• Department of Thoracic Surgery II, Key Laboratory of Carcinogenesis and Translational Research (Ministry of Education), Peking University Cancer Hospital and Institute, Beijing, China.
• Department of Radiology, Key Laboratory of Carcinogenesis and Translational Research (Ministry of Education), Peking University Cancer Hospital and Institute, Beijing, China.
• LinkDoc Technology, Beijing, China.
• Department of Thoracic Surgery II, Key Laboratory of Carcinogenesis and Translational Research (Ministry of Education), Peking University Cancer Hospital and Institute, Beijing, China. Electronic address: nanwu@bjmu.edu.cn.

INTRODUCTION: It is challenging to diagnose and manage incidentally detected pulmonary subsolid nodules due to their indolent nature and heterogeneity. The objective of this study is to construct a decision tree-based model to predict malignancy of a subsolid nodule based on radiomics features and evolution over time.

MATERIALS AND METHODS: We derived a training set (2947 subsolid nodules), a test set (280 subsolid nodules) from a cohort of outpatient CT scans, and a second test set (5171 subsolid nodules) from the National Lung Cancer Screening Trial (NLST). A Computer-Aided Diagnosis system (CADs) automatically extracted 28 preselected radiomics features, and we calculated the feature change rates as the change of the quantitative measure per time unit between the prior and current CT scans.
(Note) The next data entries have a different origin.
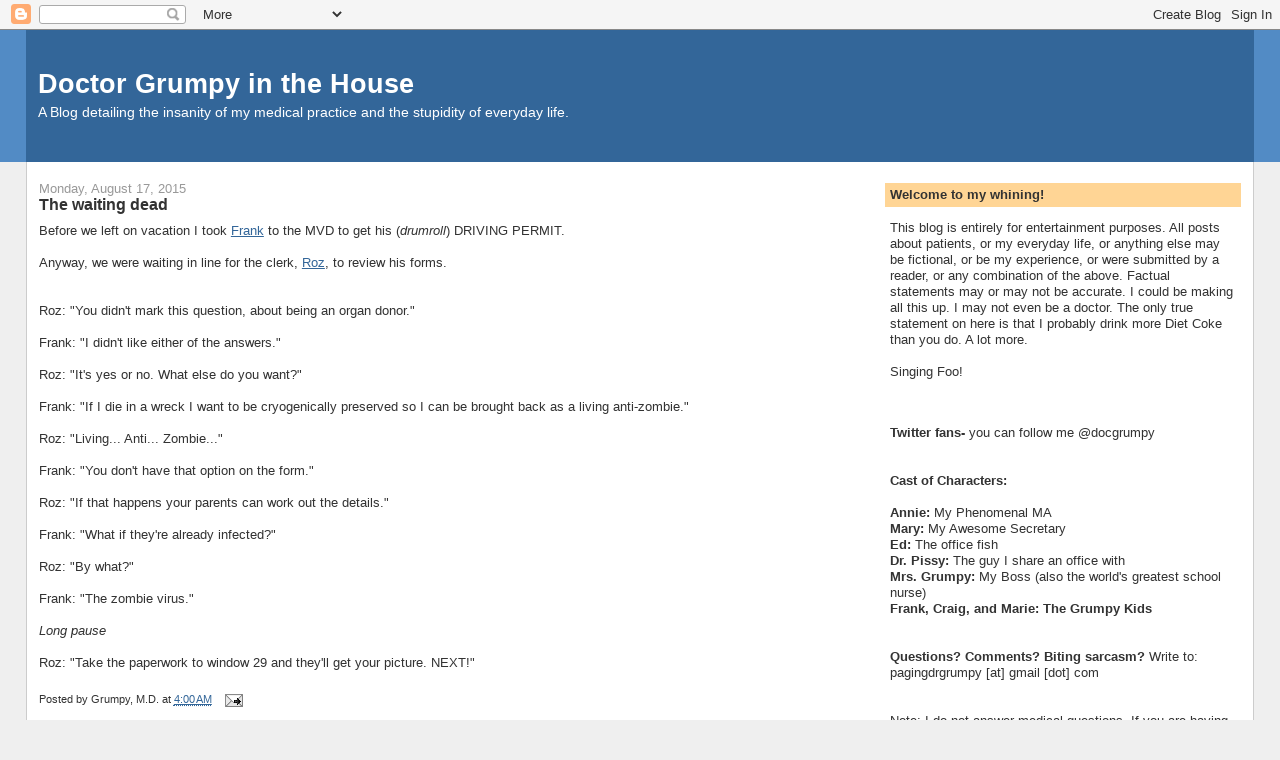

--- FILE ---
content_type: text/html; charset=utf-8
request_url: https://www.google.com/recaptcha/api2/aframe
body_size: 268
content:
<!DOCTYPE HTML><html><head><meta http-equiv="content-type" content="text/html; charset=UTF-8"></head><body><script nonce="nbre0z9j3xNbvQbThfaOdQ">/** Anti-fraud and anti-abuse applications only. See google.com/recaptcha */ try{var clients={'sodar':'https://pagead2.googlesyndication.com/pagead/sodar?'};window.addEventListener("message",function(a){try{if(a.source===window.parent){var b=JSON.parse(a.data);var c=clients[b['id']];if(c){var d=document.createElement('img');d.src=c+b['params']+'&rc='+(localStorage.getItem("rc::a")?sessionStorage.getItem("rc::b"):"");window.document.body.appendChild(d);sessionStorage.setItem("rc::e",parseInt(sessionStorage.getItem("rc::e")||0)+1);localStorage.setItem("rc::h",'1769320778189');}}}catch(b){}});window.parent.postMessage("_grecaptcha_ready", "*");}catch(b){}</script></body></html>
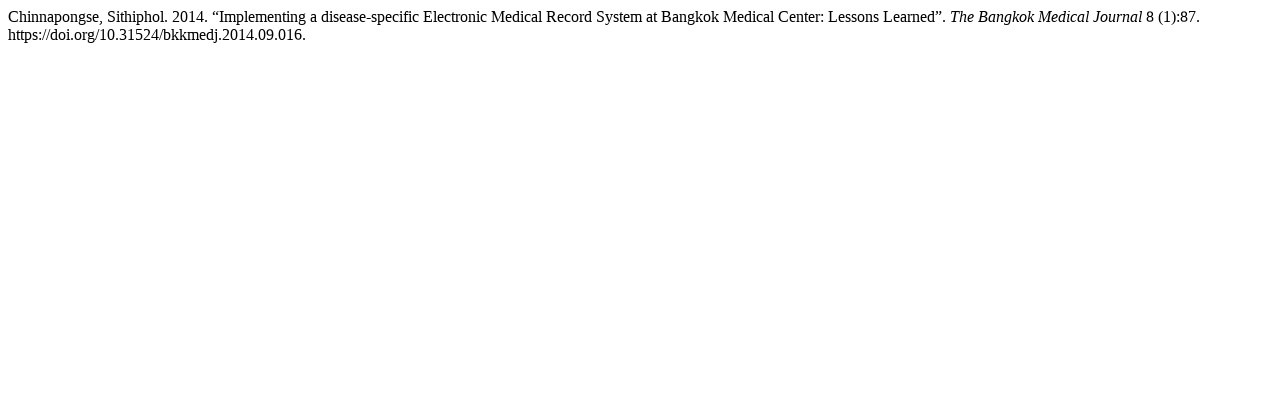

--- FILE ---
content_type: text/html; charset=UTF-8
request_url: https://he02.tci-thaijo.org/index.php/bkkmedj/citationstylelanguage/get/chicago-author-date?submissionId=220197&publicationId=25774
body_size: 93
content:
<div class="csl-bib-body">
  <div class="csl-entry">Chinnapongse, Sithiphol. 2014. “Implementing a disease-specific Electronic Medical Record System at Bangkok Medical Center: Lessons Learned”. <i>The Bangkok Medical Journal</i> 8 (1):87. https://doi.org/10.31524/bkkmedj.2014.09.016.</div>
</div>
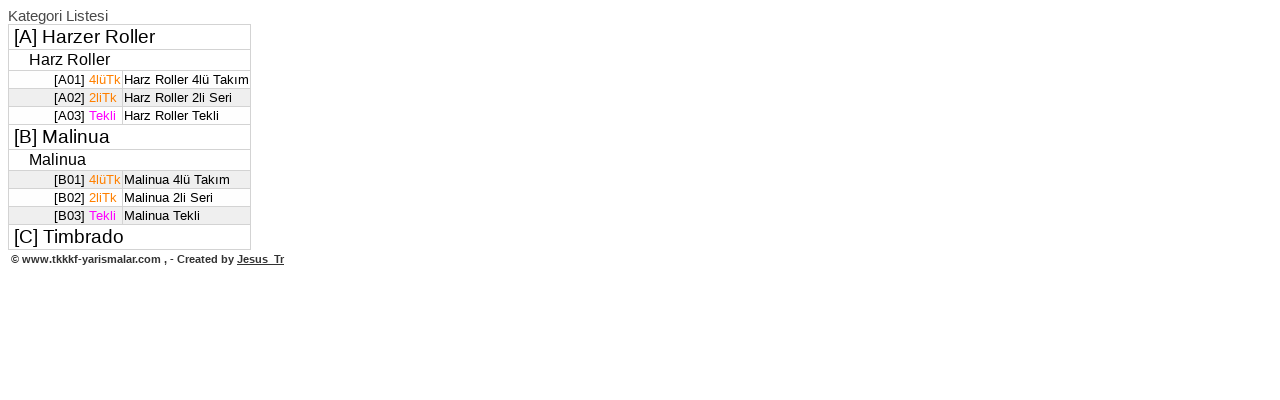

--- FILE ---
content_type: text/html
request_url: https://tkkkf.com/upload/mkl/000010/cat2015_abc.htm
body_size: 494
content:
<!DOCTYPE html PUBLIC "-//W3C//DTD XHTML 1.0 Strict//EN" "http://www.w3.org/TR/xhtml1/DTD/xhtml1-strict.dtd">
<html xmlns="http://www.w3.org/1999/xhtml"><head>
<meta http-equiv="Content-Type" content="text/html; charset=UTF-8"> 
<style>
BODY {
	background-color:#FFFFFF;
	font-size: 11pt;
	font-style:normal;
	font-family:  Arial, sans-serif, Calibri, Candara, Optima, Arial; 
	font-weight: normal;
	color: #494949;
}	

.catListAll {border-collapse: collapse;border: #D3D3D3 1px solid;color:#000000; font-size: 10pt;font-weight: normal;}
.catListAll td {border: #D3D3D3 1px solid;}
.catListAll .catListAllT {font-size: 14pt;padding-left:5px;}
.catListAll .catListAllG {font-size: 12pt;padding-left:20px;}
.catListAll .catListAllC {font-size: 10pt;padding-left:45px;white-space: nowrap;}
</style>
<title>Kategori Listesi</title></head>
<body>
<script language="javascript">document.title="Kategori Listesi";</script>	
Kategori Listesi

<table class="catListAll">
<tbody><tr>	<td class="catListAllT" colspan="100%">[A] Harzer Roller</td></tr>
<tr>	<td class="catListAllG" colspan="100%">Harz Roller</td></tr>
<tr bgcolor="#FEFEFE">	<td class="catListAllC">[A01] <span style="color:#FF8000;">4lüTk</span></td><td>Harz Roller 4lü Takım</td></tr>
<tr bgcolor="#EFEFEF">	<td class="catListAllC">[A02] <span style="color:#FF8000;">2liTk</span></td><td>Harz Roller 2li Seri</td></tr>
<tr bgcolor="#FEFEFE">	<td class="catListAllC">[A03] <span style="color:#FF00FF;">Tekli</span></td><td>Harz Roller Tekli</td></tr>
<tr>	<td class="catListAllT" colspan="100%">[B] Malinua</td></tr>
<tr>	<td class="catListAllG" colspan="100%">Malinua</td></tr>
<tr bgcolor="#EFEFEF">	<td class="catListAllC">[B01] <span style="color:#FF8000;">4lüTk</span></td><td>Malinua 4lü Takım</td></tr>
<tr bgcolor="#FEFEFE">	<td class="catListAllC">[B02] <span style="color:#FF8000;">2liTk</span></td><td>Malinua 2li Seri</td></tr>
<tr bgcolor="#EFEFEF">	<td class="catListAllC">[B03] <span style="color:#FF00FF;">Tekli</span></td><td>Malinua Tekli</td></tr>
<tr>	<td class="catListAllT" colspan="100%">[C] Timbrado</td></tr>
</tbody></table>


<table>
	<tbody><tr>
		<td colspan="5" style="font-size: 8pt; font-style: normal; font-weight: bold; font-family: Arial;color:#333333;" align="center">
				©&nbsp;www.tkkkf-yarismalar.com&nbsp;,  - Created by <u>Jesus_Tr</u>
		</td>
	</tr>
</tbody></table>


</body></html>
We built classification models based on XGBoost and employed 5-fold cross validation to optimize the parameters.

RESULTS: The model that combined radiomics features with their change rates performed the best. The Areas Under Curve (AUCs) on the outpatient test set and on the NLST test set were 0.977 (95% CI, 0.958-0.996) and 0.955 (95% CI, 0.930-0.980), respectively. The model performed consistently well on subgroups stratified by nodule diameters, solid components, and CT scan intervals.

CONCLUSION: This decision tree-based model trained with the outpatient dataset gives promising predictive performance on the malignancy of pulmonary subsolid nodules. Additionally, it can assist clinicians to deliver more accurate diagnoses and formulate more in-depth follow-up strategies.